# Numerical Analysis Final Project: Lasso vs Ridge Regression

In [50]:
using Pkg
using Pandas
using LinearAlgebra

## Import data

In [51]:
df = read_csv("median_housing_cost_data.tsv", sep="\t");

In [35]:
x = iloc(df)[0]

## Motivating factor

In [None]:
# talk about median household costs and how maximizing posterior probabilities to estimate cost is goal

## Regression tasks derived from maximizing posterior probabilities

## Solutions to regression tasks

## Code solutions for regression tasks

In [49]:
function linear_regression_ridge(X,y,lambda)
    
    s = size(X)[1]
    Im =1* Matrix(I, s, s)
    
    w = inv(transpose(X)*X + lambda*Im) * transpose(X) * y
    
    pred = X * w
    
    err = y - pred
    
    return w, pred, err    
    
end

linear_regression_ridge (generic function with 1 method)

In [None]:
function linear_regression_lasso(X,y,lambda)
    
    
end

In [52]:
function linear_regression_test(X,w)
    
    pred = X * w
    
    return pred
    
end

linear_regression_test (generic function with 1 method)

_SOURCE MATERIAL_

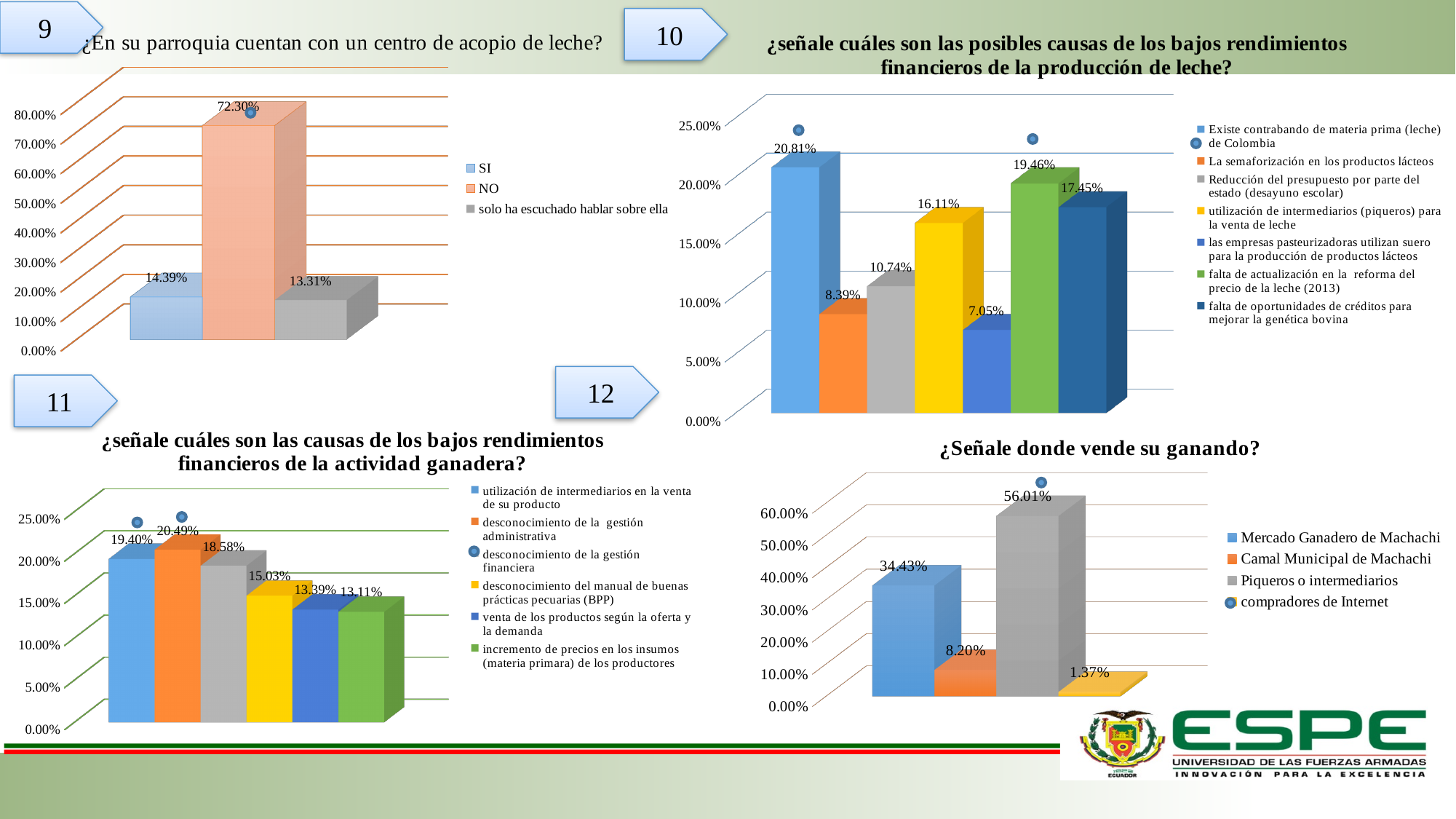
In the chart '¿Señale donde vende su ganando?', what is the value for 'Piqueros o intermediarios'? 56.01% In the chart '¿señale cuáles son las causas de los bajos rendimientos financieros de la actividad ganadera?', what is the value for 'desconocimiento del manual de buenas prácticas pecuarias (BPP)'? 15.03% In the chart '¿Señale donde vende su ganando?', which is larger: 'Mercado Ganadero de Machachi' or 'Camal Municipal de Machachi'? Mercado Ganadero de Machachi What kind of chart is '¿Señale donde vende su ganando?'? bar chart In the chart '¿señale cuáles son las causas de los bajos rendimientos financieros de la actividad ganadera?', which category has the highest value? desconocimiento de la gestión administrativa In the chart '¿señale cuáles son las posibles causas de los bajos rendimientos financieros de la producción de leche?', what is the value for 'utilización de intermediarios (piqueros) para la venta de leche'? 16.11% In the chart '¿En su parroquia cuentan con un centro de acopio de leche?', what is the difference between the values for NO and SI? 57.91% In the chart '¿señale cuáles son las posibles causas de los bajos rendimientos financieros de la producción de leche?', which category has the highest value? Existe contrabando de materia prima (leche) de Colombia In the chart '¿En su parroquia cuentan con un centro de acopio de leche?', which category has the lowest value? solo ha escuchado hablar sobre ella In the chart '¿En su parroquia cuentan con un centro de acopio de leche?', what is the value for NO? 72.30% In the chart '¿señale cuáles son las posibles causas de los bajos rendimientos financieros de la producción de leche?', how many categories does the legend list? 7 In the chart '¿señale cuáles son las posibles causas de los bajos rendimientos financieros de la producción de leche?', what is the value for 'las empresas pasteurizadoras utilizan suero para la producción de productos lácteos'? 7.05%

_SET OF TASKS_
**A)** List every section heading that appears below the title of the lasso and ridge regression notebook.
**B)** Write out the part of the lasso and ridge regression notebook between "## Solutions to" and "Matrix(I, s, s)", inclusive.

_YOUR WRITTEN ANSWERS_
**A)**
- Import data
- Motivating factor
- Regression tasks derived from maximizing posterior probabilities
- Solutions to regression tasks
- Code solutions for regression tasks

**B)**
## Solutions to regression tasks

## Code solutions for regression tasks

In [49]:
function linear_regression_ridge(X,y,lambda)
    
    s = size(X)[1]
    Im =1* Matrix(I, s, s)